** Opening Excerpt provided block **
Rejection: Claim 2 is rejected under §103 over Refs. 1–4 (same base grounds as claim 1).
Analysis:
Ref. 1 discloses connecting/lock members such as a lock rod and lock connecting rod (e.g., 41, 42) that move laterally (perpendicular) to the rail when the points are thrown. Ref. 1 positions sensors to detect the positions/movement of these members, validating correct switch motion/locking. This is detecting movement of a switch connecting arm in a direction perpendicular to the rail to determine state.
The “gap detected” portion is covered via Ref. 3 as in claim 1, and the wheel trigger/notification remain as in Refs. 2 and 4.
Motivation:
Redundantly sensing the connecting arm/lock rod position is a common railway safeguard that verifies mechanical motion/locking beyond blade contact. A POSITA would implement this to increase integrity; the improvement and integration are predictable.
Claim 3
… wherein the one or more switch gap sensors comprise one or more electromagnetic sensors.
Rejection: Claim 3 is rejected under §103 over Refs. 1–4 (same base grounds).
Analysis:
Ref. 1 employs electromagnetic/inductive proximity detectors at the points (e.g., detector element interacting with ferrous stock rail; internal switch output), which are electromagnetic sensors. This directly meets the limitation.
Motivation:
Inductive/electromagnetic proximity sensors are standard for harsh, dirty, oily trackside environments. A POSITA would choose them for reliability and immunity to foul conditions—predictable, routine engineering selection.
Claim 4
… wherein the one or more train wheel sensors are installed on or adjacent to the rail at a location at least 50 feet from the one or more switch gap sensors.
Rejection: Claim 4 is rejected under §103 over Refs. 1–4 (same base grounds).
Analysis:
Ref. 2 shows the rail-mounted wheel sensor at a defined point on the rail. The exact spacing between that point and the switch sensor location (here, “at least 50 feet”) is a matter of placement for timing and reaction distance. Railway practice routinely sets wheel detectors upstream of a protected feature.
No unexpected result is tied to “≥50 ft”; it simply ensures adequate time to process, notify, and, if needed, enforce braking.
Motivation:
A POSITA would select the distance as a result-effective variable based on speed, track grade, and response times. Choosing ≥50 ft is a routine optimization yielding predictable, safe operation.
PART 2 — CLAIMS 5–8
Claim 5
… wherein the notification comprises an audible alert and/or a visual alert.
Rejection: Claim 5 is rejected under §103 over Refs. 1–4 (same base grounds).
Analysis:
Ref. 1 uses controller outputs to indicators (visual).
Ref. 4 provides operator notification via an on-board device (12) receiving a radio from the wayside (20). On-board crew displays commonly include both visual and audible annunciation.
Thus, the combined system produces visual and/or audible alerts to the operator.
Motivation:
Providing both modalities is standard in safety-critical systems to ensure salience in noise or distraction; it’s an obvious, predictable enhancement.
Claim 6
… wherein the notification comprises a radio signal transmitted to the train.
Rejection: Claim 6 is rejected under §103 over Refs. 1–4 (same base grounds).
Analysis:
Ref. 4 explicitly discloses a radio link from wayside 20 to on-board 12 for delivering notifications to the crew. Integrating that with Ref. 1/3 detection and Ref. 2 triggering yields the claimed radio-based notification.
** Closing Excerpt provided block **
= Tasks and exercises =
- 1) Check each statement against the claim-rejection analysis and answer yes or no, quoting the words that decide it. (a) For claim 3, the analysis relies on Ref. 2 for electromagnetic sensors. (b) For claim 4, the analysis says no unexpected result is tied to the 50-foot spacing. (c) Ref. 4 discloses a radio link from wayside 20 to on-board 12.
- 2) Write the next part of the claim-rejection analysis, starting after its last sentence.
** Opening Entries supplied block **
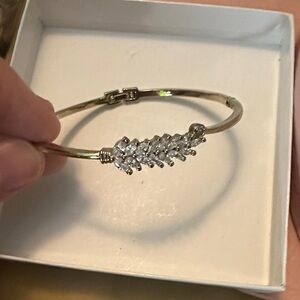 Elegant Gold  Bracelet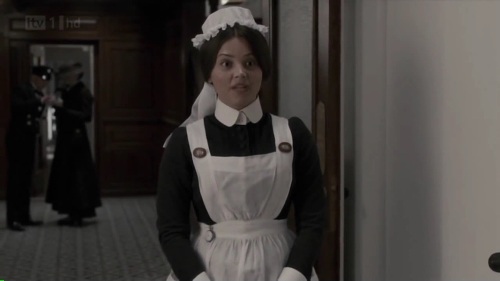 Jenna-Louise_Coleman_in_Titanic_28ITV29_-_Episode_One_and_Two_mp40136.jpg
** Closing Entries supplied block **
** Opening Entries supplied block **
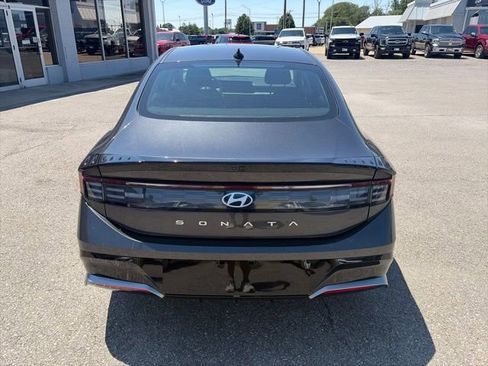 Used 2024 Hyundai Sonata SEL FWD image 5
** Closing Entries supplied block **
** Opening Entries supplied block **
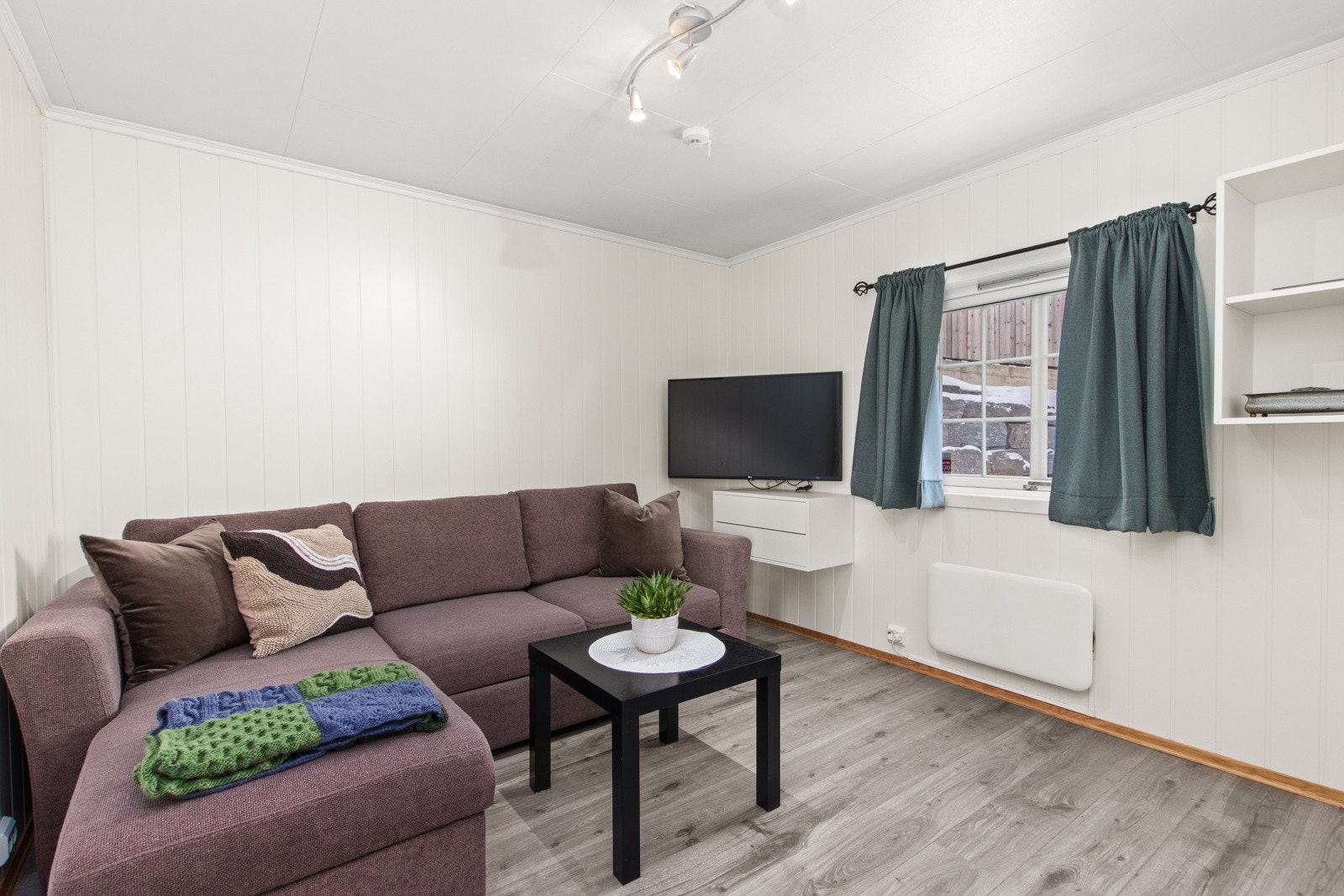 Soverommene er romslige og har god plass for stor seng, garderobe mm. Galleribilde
** Closing Entries supplied block **
= Responses to the tasks =
- 1)
(a) No: "Ref. 1 employs electromagnetic/inductive proximity detectors at the points"
(b) Yes: "No unexpected result is tied to “≥50 ft”"
(c) Yes: "Ref. 4 explicitly discloses a radio link from wayside 20 to on-board 12 for delivering notifications to the crew."

- 2)
Motivation:
A POSITA would integrate a radio path for direct in-cab notification, a conventional and predictable improvement over local-only indications.
Claim 7
… wherein the control unit is further configured to send a signal to the train causing the train to stop automatically.
Rejection: Claim 7 is rejected under §103 over Refs. 1–4 and further in view of Ref. 5.
Analysis:
Ref. 5 discloses automatic enforcement/stop using a train management computer (on-board) that acts based on wayside data (e.g., via WIU/DR to on-board CD/TMC) when a switch is unsafe/unknown.
Combining Ref. 5 with the Ref. 1/3 detection and Ref. 2 trigger provides the capability to send a signal that causes the train to stop automatically.
Motivation:
Automatic enforcement is the logical escalation after detection/notification when human reaction may be too slow. A POSITA would implement stop enforcement for predictable safety benefits; this is a well-known positive train control pattern.
Claim 8
… wherein the control unit is configured to send the signal … automatically responsive to a determination that proper action has not been taken manually before the train is within a predefined distance of the switch.
Rejection: Claim 8 is rejected under §103 over Refs. 1–4 and further in view of Ref. 5.
Analysis:
Ref. 5 enforces a stop prior to the switch if manual corrective action is not taken, which necessarily uses a predefined enforcement distance (braking curve / enforcement zone) to ensure stop occurs before the hazard.
Thus, adding Ref. 5 supplies the claimed distance-based automatic enforcement rule.
Motivation:
Defining an enforcement distance is routine in train control; a POSITA would set a threshold/zone so enforcement occurs in time. Predictable result: safe stopping before entering the unsafe switch.
PART 3 — CLAIMS 9–12
Claim 9
… further comprising one or more LED lights mounted in a secure housing located adjacent to the rail, wherein the one or more LED lights are configured to provide a visual indication of the current state of the switch.
Rejection: Claim 9 is rejected under §103 over Refs. 1–4 and further in view of Ref. 6.
Analysis:
Ref. 6 discloses LED arrays (e.g., 21, 23) on a board (17) within a sealed, rugged housing (with heat sink, e.g., 19), i.e., a wayside LED signal module.
Ref. 1 provides the switch state output. Using Ref. 6, the system provides a visual indication of switch state via LEDs in a secure housing adjacent to the rail.
Motivation:
Replacing or supplementing visual indicators with LED wayside modules is a well-known, predictable improvement (lower power, longer life, better visibility, ruggedized). A POSITA would make this substitution.
Claim 10
… further comprising a solar power module located adjacent to the rail and configured to provide operating power to at least the one or more switch gap sensors and the control unit.
Rejection: Claim 10 is rejected under §103 over Refs. 1–4 (same base grounds).
Analysis:
Ref. 4 contemplates battery/solar powering of a wayside unit. Applying a solar module near the track to power Ref. 1’s sensors/controller is directly taught.
Motivation:
Solar powering for remote waysides is standard and predictable, enabling off-grid operation and reduced maintenance.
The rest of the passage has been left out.